Activity
With the pictures left out, restate exactly the part below that opens with the line containing "Dinah Washington - This" and closes with the line containing "Женские ветровки Том и Джерри".

Supplied material
---------------
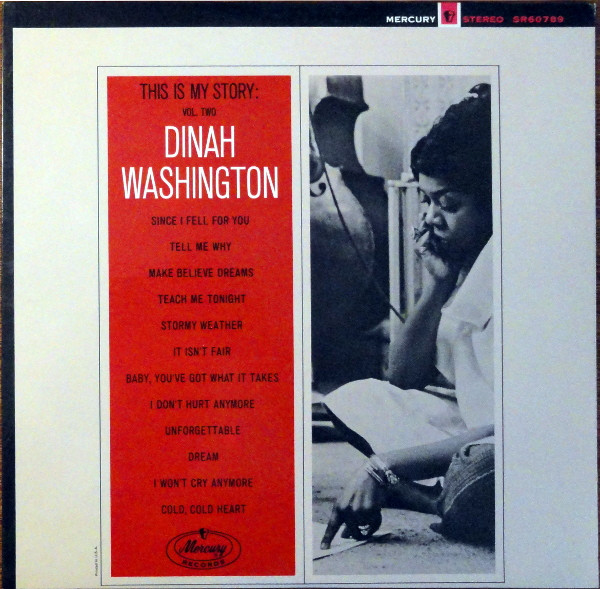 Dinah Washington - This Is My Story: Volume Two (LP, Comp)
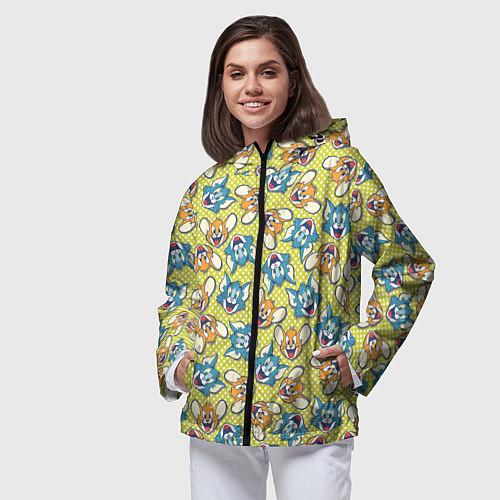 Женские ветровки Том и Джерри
---------------
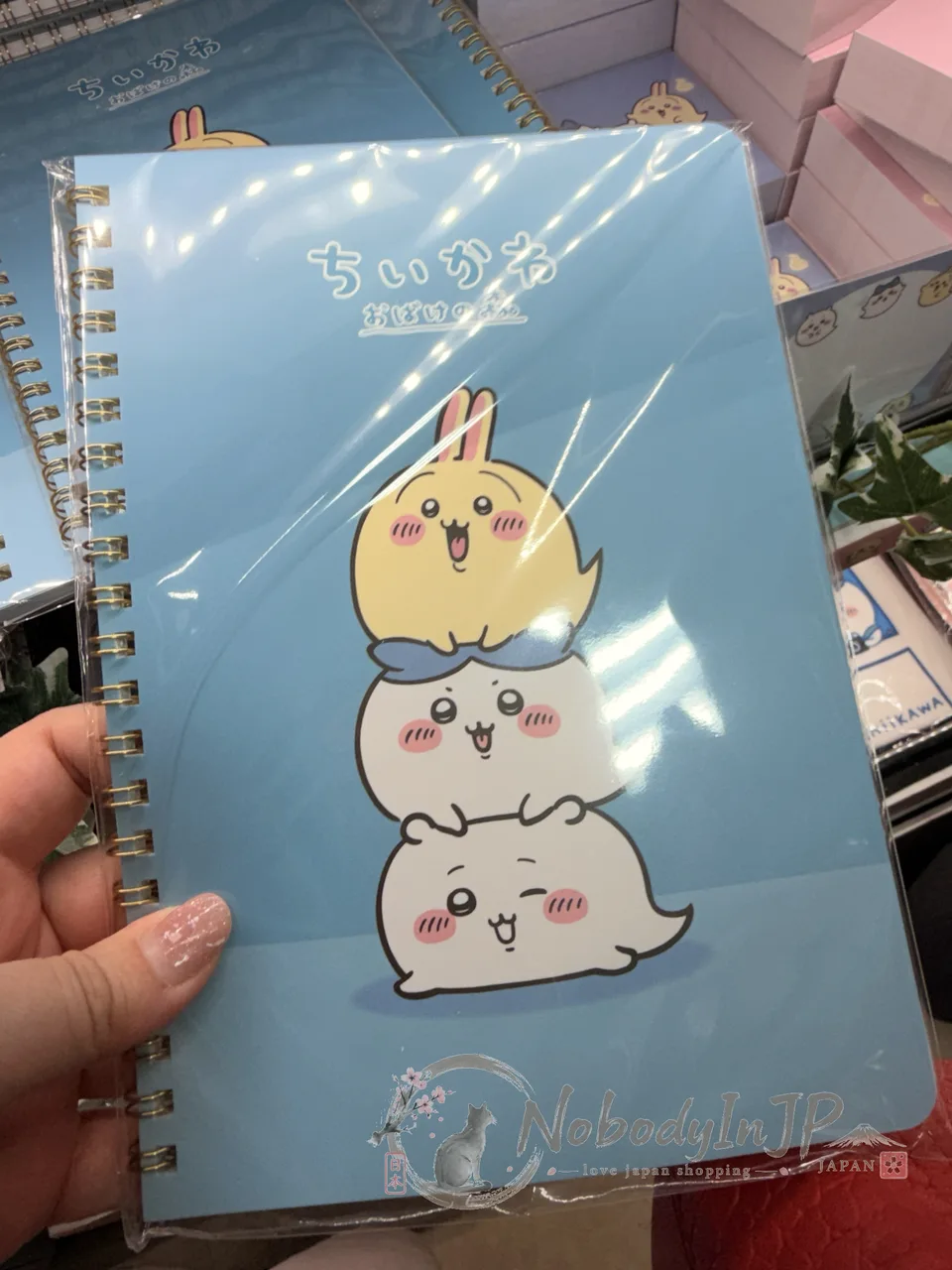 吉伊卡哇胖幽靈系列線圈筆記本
---------------
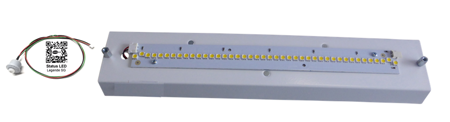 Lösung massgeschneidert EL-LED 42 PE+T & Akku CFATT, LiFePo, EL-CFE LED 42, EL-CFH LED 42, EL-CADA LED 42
---------------
Task solution
 Dinah Washington - This Is My Story: Volume Two (LP, Comp)
 Женские ветровки Том и Джерри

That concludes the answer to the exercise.